**WHAT IS BEING ASKED**
Using the listing below, set down exactly the lines from the one that contains "In prima seara, cand" through the one that contains "(Parting out) 1997 Jeep Cherokee", with no pictures.

[[ SUPPLIED MATERIAL, beginning ]]

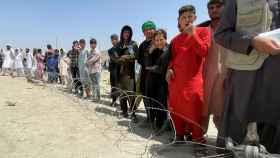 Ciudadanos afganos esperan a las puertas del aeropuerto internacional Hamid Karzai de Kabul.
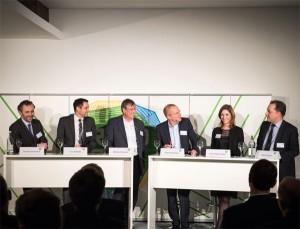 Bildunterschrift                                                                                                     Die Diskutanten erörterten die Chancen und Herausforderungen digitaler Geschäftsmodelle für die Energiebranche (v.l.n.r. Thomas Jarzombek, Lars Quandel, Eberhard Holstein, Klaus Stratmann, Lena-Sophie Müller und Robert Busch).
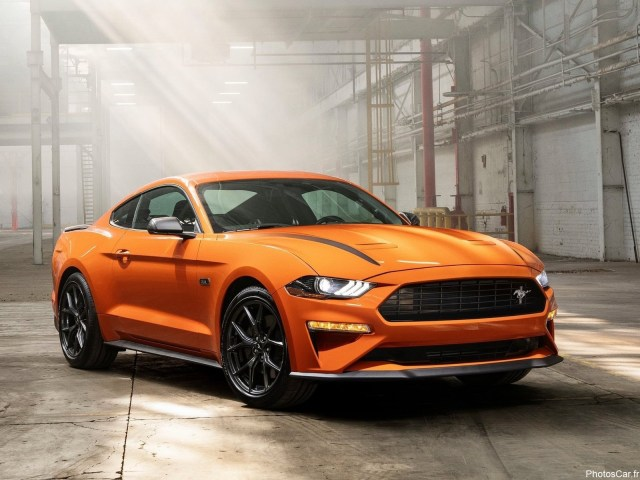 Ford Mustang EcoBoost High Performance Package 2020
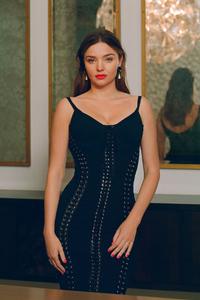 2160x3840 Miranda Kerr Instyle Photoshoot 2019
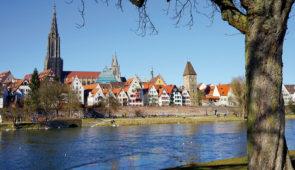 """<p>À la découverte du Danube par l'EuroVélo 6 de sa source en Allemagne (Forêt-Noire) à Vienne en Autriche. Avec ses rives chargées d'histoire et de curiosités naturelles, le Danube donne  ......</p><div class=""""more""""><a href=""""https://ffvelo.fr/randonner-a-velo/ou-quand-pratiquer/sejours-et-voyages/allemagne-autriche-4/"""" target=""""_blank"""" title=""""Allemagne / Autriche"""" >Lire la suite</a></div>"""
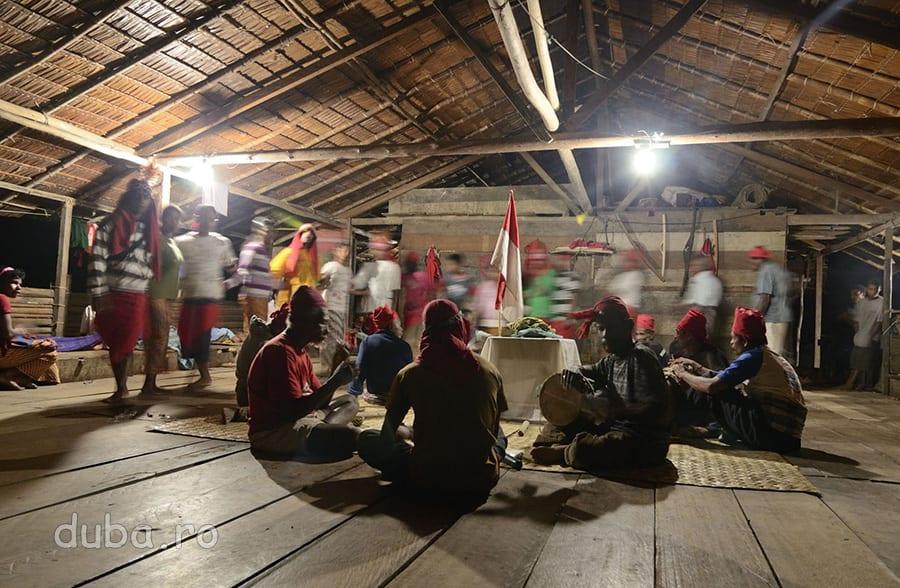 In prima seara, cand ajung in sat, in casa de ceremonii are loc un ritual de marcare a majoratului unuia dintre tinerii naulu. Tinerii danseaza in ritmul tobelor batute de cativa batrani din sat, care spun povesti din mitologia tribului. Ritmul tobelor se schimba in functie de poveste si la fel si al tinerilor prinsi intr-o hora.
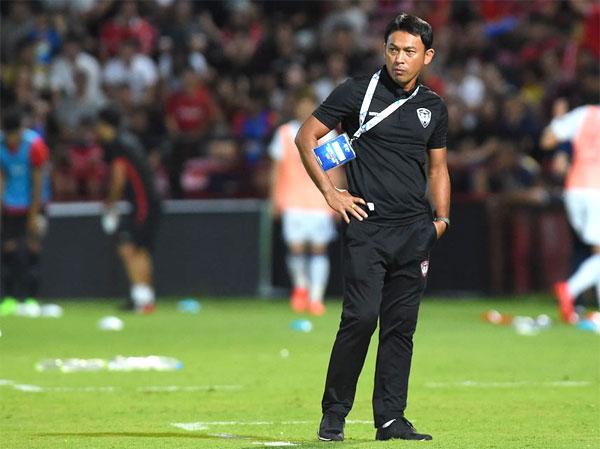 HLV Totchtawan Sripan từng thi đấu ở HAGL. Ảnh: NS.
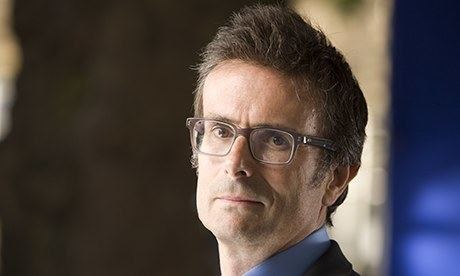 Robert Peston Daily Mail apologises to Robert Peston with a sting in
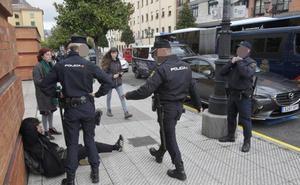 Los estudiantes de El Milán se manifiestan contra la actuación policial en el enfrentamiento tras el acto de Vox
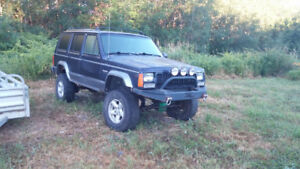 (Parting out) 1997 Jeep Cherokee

[[ SUPPLIED MATERIAL, end ]]
[[ SUPPLIED MATERIAL, beginning ]]

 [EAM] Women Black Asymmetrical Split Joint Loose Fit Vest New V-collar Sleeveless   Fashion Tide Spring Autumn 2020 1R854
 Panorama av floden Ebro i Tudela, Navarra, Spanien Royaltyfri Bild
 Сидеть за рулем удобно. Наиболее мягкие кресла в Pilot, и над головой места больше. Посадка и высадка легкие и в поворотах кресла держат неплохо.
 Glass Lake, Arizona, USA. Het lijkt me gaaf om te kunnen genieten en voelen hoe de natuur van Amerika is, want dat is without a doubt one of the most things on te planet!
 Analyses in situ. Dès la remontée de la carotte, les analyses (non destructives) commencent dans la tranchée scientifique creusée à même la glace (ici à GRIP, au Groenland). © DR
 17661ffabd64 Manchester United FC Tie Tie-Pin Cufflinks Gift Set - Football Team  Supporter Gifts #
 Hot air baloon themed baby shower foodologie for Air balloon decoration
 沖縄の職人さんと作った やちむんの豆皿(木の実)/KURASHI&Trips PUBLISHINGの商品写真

[[ SUPPLIED MATERIAL, end ]]
[[ SUPPLIED MATERIAL, beginning ]]

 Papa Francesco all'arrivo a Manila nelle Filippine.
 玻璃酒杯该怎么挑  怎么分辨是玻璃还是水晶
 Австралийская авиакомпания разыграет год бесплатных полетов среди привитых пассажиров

[[ SUPPLIED MATERIAL, end ]]

**WRITTEN ANSWER**
 In prima seara, cand ajung in sat, in casa de ceremonii are loc un ritual de marcare a majoratului unuia dintre tinerii naulu. Tinerii danseaza in ritmul tobelor batute de cativa batrani din sat, care spun povesti din mitologia tribului. Ritmul tobelor se schimba in functie de poveste si la fel si al tinerilor prinsi intr-o hora.
 HLV Totchtawan Sripan từng thi đấu ở HAGL. Ảnh: NS.
 Robert Peston Daily Mail apologises to Robert Peston with a sting in
 Los estudiantes de El Milán se manifiestan contra la actuación policial en el enfrentamiento tras el acto de Vox
 (Parting out) 1997 Jeep Cherokee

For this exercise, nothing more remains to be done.